Dentro lo studio molti trespoli, marmi e attrezzi vari, ed anche, ovviamente, le sue sculture; Lorenzoni, l’esecutore delle opere di Mastroianni, per il quale ha lavorato a lungo realizzando sia le prime opere figurative che le composizioni degli anni ‘70/’80; e di una decina di altri scultori torinesi, amava lavorare certe pietre di fiume che personalmente andava a cercare nella Dora o in altri torrenti di montagna, quando ne aveva l’occasione; non disdegnava certamente il marmo della sua Versilia, ma in lui, certe durezze delle pietre, probabilmente stimolavano un processo creativo ricco e profondo; la cultura della sua Toscana, dopo il suo trasferimento a Torino, avvenuto negli anni trenta, era stata lentamente sostituita da quell’aria del novecento che in quegli anni si respirava in città.
Così proprio la vicinanza di Mastroianni, più di altri, lo avevano condotto ad esplorare le tematiche ancora vicine al quel dinamismo futurista che gli fu sempre caro.

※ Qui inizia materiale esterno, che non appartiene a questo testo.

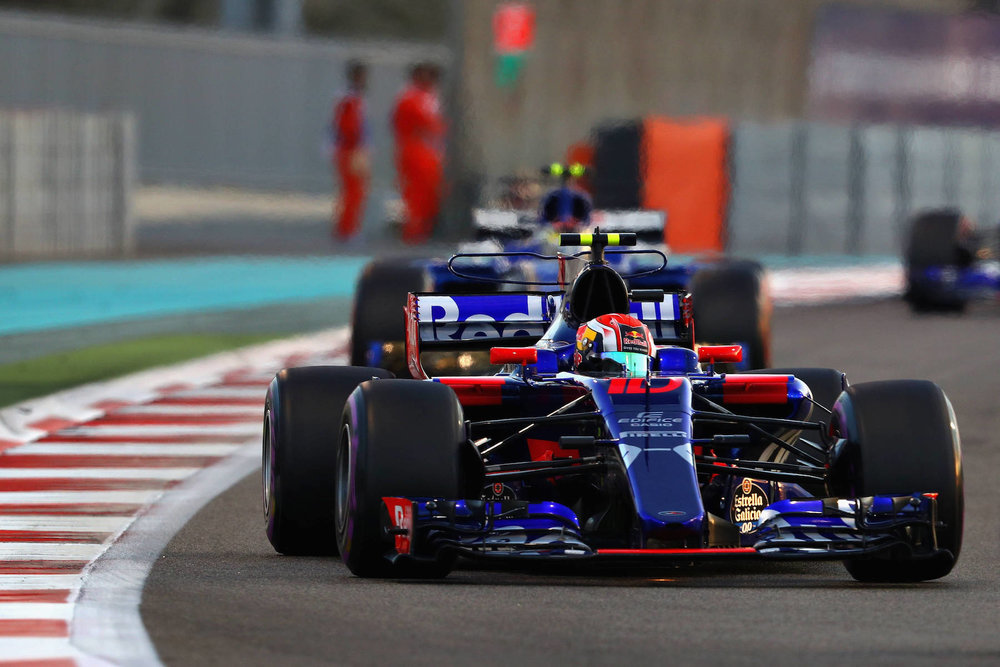 K 2017 Brandon Hartley | Toro Rosso STR12 | 2017 Abu Dhabi GP 3 copy.jpg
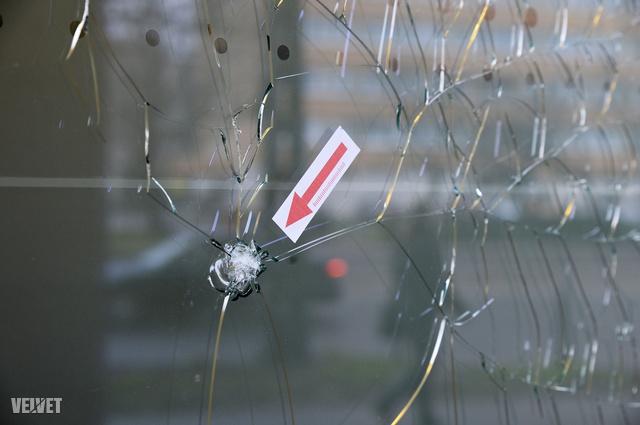Január 13-án, a hajnali órákban robbant egy bomba a Lehel úton, nagy károkat okozva. A tettes azóta szökésben van.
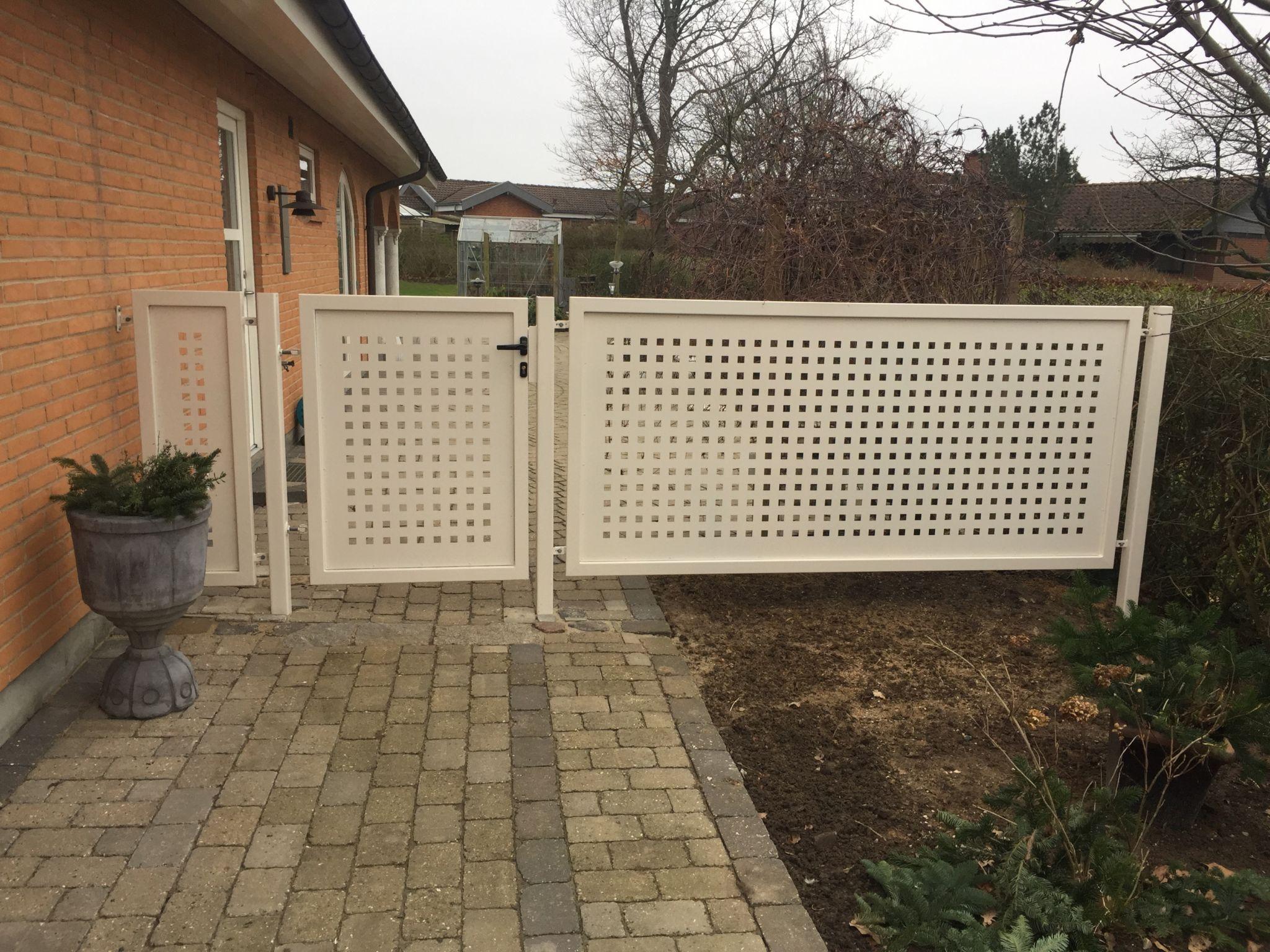 Hvid smedejernslåge på siden af hus
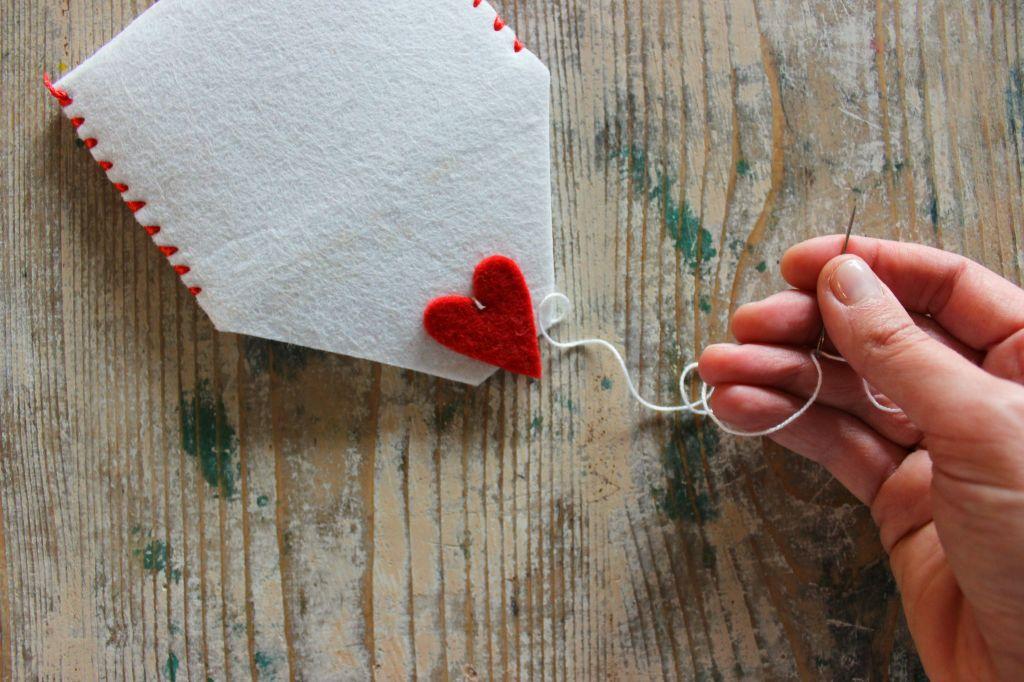 cuore rosso feltro pannolenci busta da lettera tutorial cucito creativo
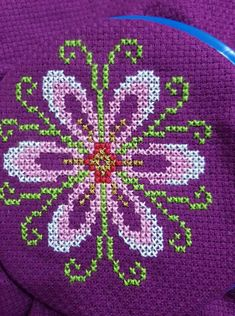 Cross Stitch Embroidery, Hand Embroidery, Cross Stitch Patterns, Embroidery Designs, Bargello, Cross Stitch Flowers, Perler Beads, Sewing Hacks, Lana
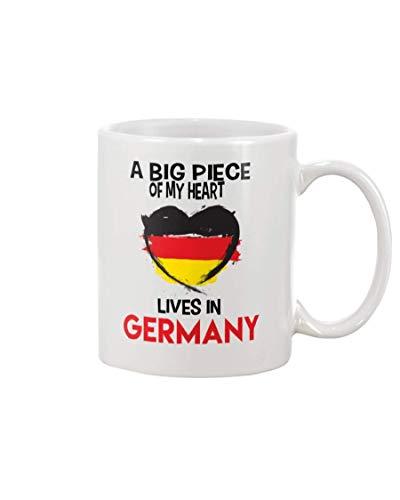 N\A A Big Piece of My Heart Lives In Germany, Family Birthday Christmas Cute Lovely Alemania mamá papá Hermana Hija Hijo Hermano Abuelo Abuela Taza de café 11 oz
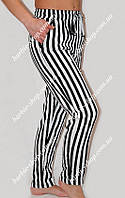 Стильные летние брюки в черно-белую полоску   950
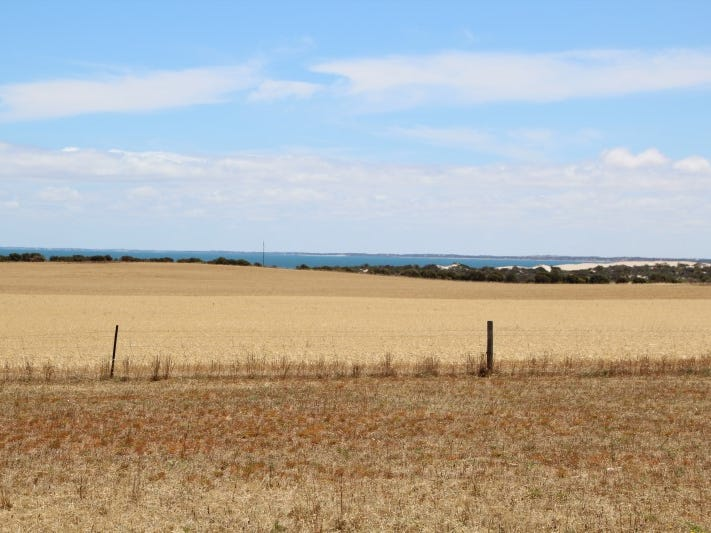 16 & 18 & 4 Meeinderry Drive & Lucy Way Perlubie, Streaky Bay, SA 5680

Negli anni settanta iniziai a lavorare in p. Fontanesi collaborando con Pietro Lorenzoni alla realizzazione delle opere in marmo dei vari artisti torinesi che in p. Fontanesi portavano i loro modelli.
Il primo lavoro fu un rilievo di Tarantino in travertino, una visitazione.
Seguirono alcune opere di Mastroianni (l’autore forniva un modello di gesso del suo lavoro che veniva trasformato in marmo. Il lavoro iniziava con la scelta del materiale più idoneo per poi tradurre in esso l’opera, eseguita sino alla levigatura).
Nello stesso periodo lavorai ad opere (con le modalità suddette) di Giuseppe Penone (granito nero) e Giovanni Penone (marmo bianco di Carrara),
Di Aldo Dezza eseguii un ingrandimento con i compassi di un bozzettino allo scopo di trarne una fusione in bronzo.
Di Martinazzi sbozzai un paio di piccole sculture.
Di Lorenzoni stesso modellai in polistirolo un modello in grandezza al vero per un monumento da collocare a S. Remo.